I generally read more in a month related to industry developments than I have recently. However these articles are worth pointing out for general interest and comment.

• 10 Demographic Trends offering Opportunity and Challenges- Education

Dynamics' Market Research and Advisory Services Identifies Key Growth Areas

Some highlights:
o Growth areas in higher ed will be at the associates and graduate level, ranging up to 25 percent growth
o Younger students are likely to be working on a project with other students the age of their parents.
o Men are underrepresented and schools need to find ways to market to their needs.
o The age demographic is becoming less and less relevant to how students learn.
o By 2020 minority students will outnumber Caucasian students.
o Online highschool courses are booming.
o Enrollment in the 2 year public sector will exceed supply.
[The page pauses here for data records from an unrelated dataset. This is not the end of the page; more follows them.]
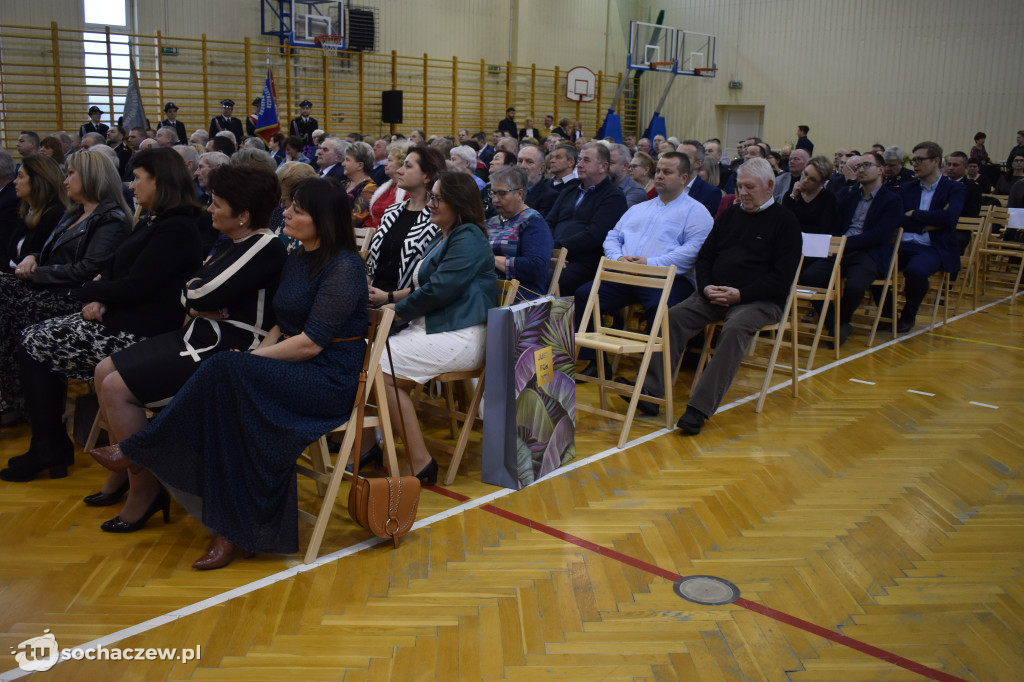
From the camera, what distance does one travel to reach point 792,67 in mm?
17453

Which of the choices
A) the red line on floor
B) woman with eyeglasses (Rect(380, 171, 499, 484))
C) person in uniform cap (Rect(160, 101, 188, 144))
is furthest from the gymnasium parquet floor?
person in uniform cap (Rect(160, 101, 188, 144))

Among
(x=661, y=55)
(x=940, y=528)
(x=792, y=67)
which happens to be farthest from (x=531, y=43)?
(x=940, y=528)

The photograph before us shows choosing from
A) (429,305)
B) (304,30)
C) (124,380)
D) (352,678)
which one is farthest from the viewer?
(304,30)

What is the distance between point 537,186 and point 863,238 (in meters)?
2.32

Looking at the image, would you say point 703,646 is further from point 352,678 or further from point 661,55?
point 661,55

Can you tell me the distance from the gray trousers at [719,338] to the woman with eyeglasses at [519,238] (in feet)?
2.45

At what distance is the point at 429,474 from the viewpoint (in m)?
3.48

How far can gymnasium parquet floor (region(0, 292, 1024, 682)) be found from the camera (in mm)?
2314

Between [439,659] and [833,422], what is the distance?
2872 millimetres

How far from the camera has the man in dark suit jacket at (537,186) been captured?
19.0 feet

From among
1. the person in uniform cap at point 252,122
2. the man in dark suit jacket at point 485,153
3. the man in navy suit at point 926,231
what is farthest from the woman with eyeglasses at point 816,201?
the person in uniform cap at point 252,122

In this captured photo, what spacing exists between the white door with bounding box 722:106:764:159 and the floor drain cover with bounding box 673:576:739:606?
1704 centimetres

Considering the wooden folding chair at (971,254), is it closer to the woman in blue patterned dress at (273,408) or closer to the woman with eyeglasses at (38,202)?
the woman in blue patterned dress at (273,408)

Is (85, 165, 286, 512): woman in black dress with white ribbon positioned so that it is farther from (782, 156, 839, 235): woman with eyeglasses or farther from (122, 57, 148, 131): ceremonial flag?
(122, 57, 148, 131): ceremonial flag
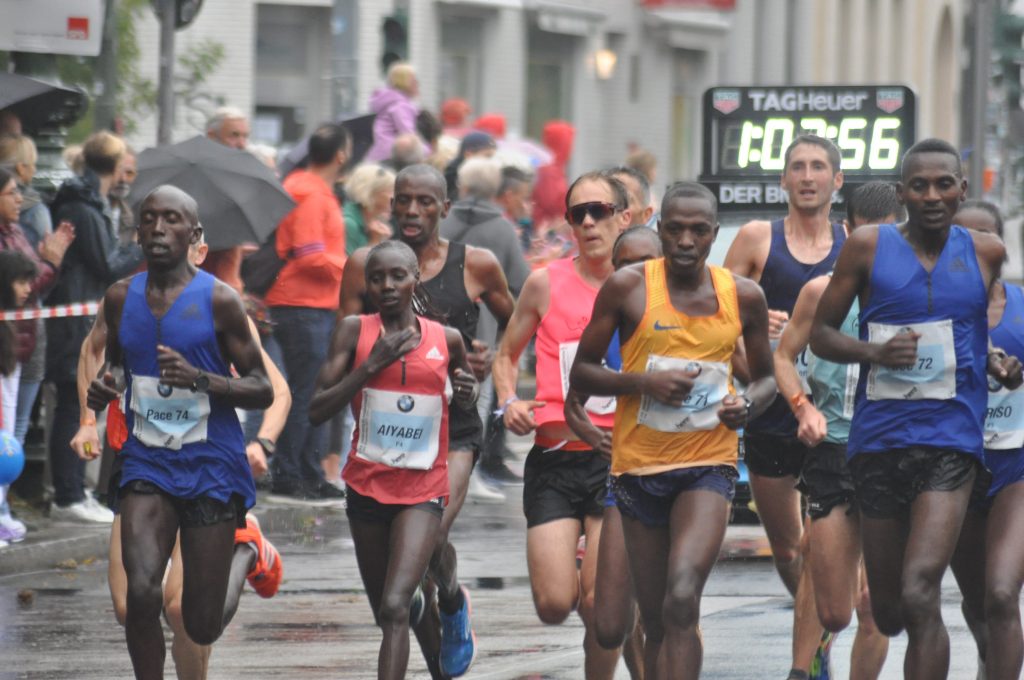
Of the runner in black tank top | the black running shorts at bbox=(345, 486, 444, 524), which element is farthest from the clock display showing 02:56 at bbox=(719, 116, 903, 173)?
the black running shorts at bbox=(345, 486, 444, 524)

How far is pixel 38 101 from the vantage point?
14.6 m

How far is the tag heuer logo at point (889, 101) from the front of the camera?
14.8 metres

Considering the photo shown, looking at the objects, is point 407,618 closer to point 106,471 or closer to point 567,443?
point 567,443

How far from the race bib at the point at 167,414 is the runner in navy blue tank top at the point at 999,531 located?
261 cm

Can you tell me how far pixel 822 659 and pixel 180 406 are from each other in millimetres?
2823

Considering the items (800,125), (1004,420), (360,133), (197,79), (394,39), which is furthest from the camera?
(197,79)

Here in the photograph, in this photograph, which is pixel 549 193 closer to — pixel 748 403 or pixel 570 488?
pixel 570 488

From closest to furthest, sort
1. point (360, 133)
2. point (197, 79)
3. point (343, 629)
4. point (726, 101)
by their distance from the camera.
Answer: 1. point (343, 629)
2. point (726, 101)
3. point (360, 133)
4. point (197, 79)

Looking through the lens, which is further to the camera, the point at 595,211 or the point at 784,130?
the point at 784,130

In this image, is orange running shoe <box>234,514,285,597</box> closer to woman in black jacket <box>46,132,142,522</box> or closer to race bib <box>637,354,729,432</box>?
race bib <box>637,354,729,432</box>

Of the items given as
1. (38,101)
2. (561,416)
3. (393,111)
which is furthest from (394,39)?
(561,416)

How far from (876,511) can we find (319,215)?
723cm

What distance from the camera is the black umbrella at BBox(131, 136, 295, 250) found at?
13391mm

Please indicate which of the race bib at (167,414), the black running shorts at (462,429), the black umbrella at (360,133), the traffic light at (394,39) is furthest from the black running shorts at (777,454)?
the traffic light at (394,39)
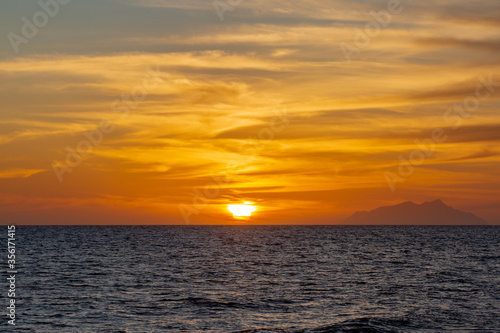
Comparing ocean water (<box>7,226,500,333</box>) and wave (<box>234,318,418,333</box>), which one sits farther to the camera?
ocean water (<box>7,226,500,333</box>)

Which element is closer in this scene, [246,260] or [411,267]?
[411,267]

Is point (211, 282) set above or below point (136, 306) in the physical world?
above

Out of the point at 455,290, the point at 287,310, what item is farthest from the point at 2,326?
the point at 455,290

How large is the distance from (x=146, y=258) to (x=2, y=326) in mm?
52630

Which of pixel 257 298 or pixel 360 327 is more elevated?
pixel 257 298

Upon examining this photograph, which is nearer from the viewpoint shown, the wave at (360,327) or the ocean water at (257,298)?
the wave at (360,327)

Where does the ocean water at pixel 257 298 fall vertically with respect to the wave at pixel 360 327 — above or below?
above

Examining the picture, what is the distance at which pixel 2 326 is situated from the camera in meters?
34.0

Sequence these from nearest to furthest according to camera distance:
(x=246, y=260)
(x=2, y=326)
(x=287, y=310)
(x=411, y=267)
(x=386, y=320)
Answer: (x=2, y=326) < (x=386, y=320) < (x=287, y=310) < (x=411, y=267) < (x=246, y=260)

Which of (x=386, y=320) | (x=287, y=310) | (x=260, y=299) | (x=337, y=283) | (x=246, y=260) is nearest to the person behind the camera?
(x=386, y=320)

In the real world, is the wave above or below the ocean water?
below

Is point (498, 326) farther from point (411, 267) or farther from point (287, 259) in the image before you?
point (287, 259)

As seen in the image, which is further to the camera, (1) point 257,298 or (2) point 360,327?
(1) point 257,298

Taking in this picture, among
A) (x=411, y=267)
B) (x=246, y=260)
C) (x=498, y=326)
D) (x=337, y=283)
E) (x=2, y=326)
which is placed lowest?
(x=498, y=326)
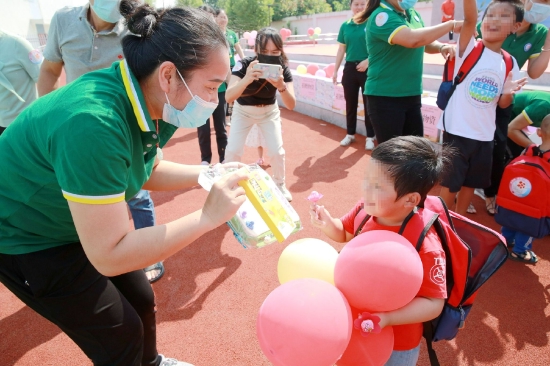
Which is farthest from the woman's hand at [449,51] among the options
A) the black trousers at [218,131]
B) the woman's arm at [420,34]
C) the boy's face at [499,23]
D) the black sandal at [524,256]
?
the black trousers at [218,131]

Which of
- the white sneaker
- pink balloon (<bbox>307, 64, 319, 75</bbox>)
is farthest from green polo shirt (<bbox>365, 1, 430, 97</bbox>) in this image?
pink balloon (<bbox>307, 64, 319, 75</bbox>)

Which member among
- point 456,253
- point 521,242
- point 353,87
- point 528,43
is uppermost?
point 528,43

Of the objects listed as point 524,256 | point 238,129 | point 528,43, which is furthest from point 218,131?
point 524,256

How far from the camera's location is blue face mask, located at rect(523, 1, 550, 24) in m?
3.26

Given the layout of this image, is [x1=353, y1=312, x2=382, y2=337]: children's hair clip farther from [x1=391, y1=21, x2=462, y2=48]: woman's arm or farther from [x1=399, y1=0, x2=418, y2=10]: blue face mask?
[x1=399, y1=0, x2=418, y2=10]: blue face mask

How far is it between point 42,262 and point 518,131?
3.83 metres

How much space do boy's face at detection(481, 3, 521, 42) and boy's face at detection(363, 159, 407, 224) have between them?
2.09 meters

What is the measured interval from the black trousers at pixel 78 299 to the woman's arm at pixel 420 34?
8.98ft

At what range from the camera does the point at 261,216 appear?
4.36 ft

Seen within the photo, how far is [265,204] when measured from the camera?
52.4 inches

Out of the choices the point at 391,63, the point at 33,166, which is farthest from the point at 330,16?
the point at 33,166

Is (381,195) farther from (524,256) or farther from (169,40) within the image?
(524,256)

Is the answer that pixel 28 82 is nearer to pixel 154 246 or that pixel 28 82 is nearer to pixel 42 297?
pixel 42 297

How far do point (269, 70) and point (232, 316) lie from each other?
87.3 inches
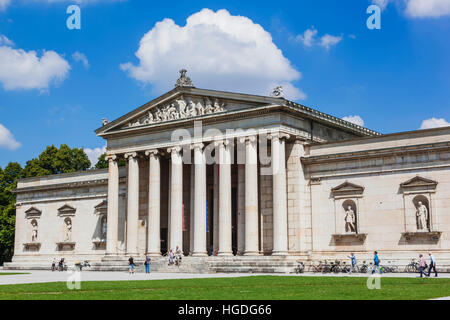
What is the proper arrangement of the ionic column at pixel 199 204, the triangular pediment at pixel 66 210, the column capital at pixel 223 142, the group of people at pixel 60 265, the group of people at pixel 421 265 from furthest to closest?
1. the triangular pediment at pixel 66 210
2. the group of people at pixel 60 265
3. the ionic column at pixel 199 204
4. the column capital at pixel 223 142
5. the group of people at pixel 421 265

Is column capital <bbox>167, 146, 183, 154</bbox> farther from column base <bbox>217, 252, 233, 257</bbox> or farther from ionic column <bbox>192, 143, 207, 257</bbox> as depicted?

Google to push Google Voice and Google Wave to Businesses

Google is marketing to businesses, but this has implications for education as many of their innovations are in the areas of collaborative work environments.Mobile technologies are becoming more enabled as a one stop communications center in the process, which has potential application in the learning environment. The chrome OS is driving netbook and Google apps development. The future holds new third party software applications that will hook into Google collaboration apps.

The seventh annual Sloan Survey of Online Learning reveals that online enrollment rose by nearly 17 percent from a year earlier.

The growth exceeds previous years, but the thing that strikes me most is the relative lack of headway schools are making in getting faculty buy-in. Less than one-third of chief academic officers believe that their faculty accept the value and legitimacy of online education. This percent has changed little over the last six years. The proportion of chief academic officers that report their faculty accept online education varies widely by type of school but reaches a majority in none. Yet nearly 20 percent of schools offer no training for their online instructors. From my experience, once faculty have had a bad online experience they tend to fault the medium rather than the methods or their abilities, and it is difficult to get buy in from teachers who are getting burned by lack of support and no evangelistic exemplars to motivate them.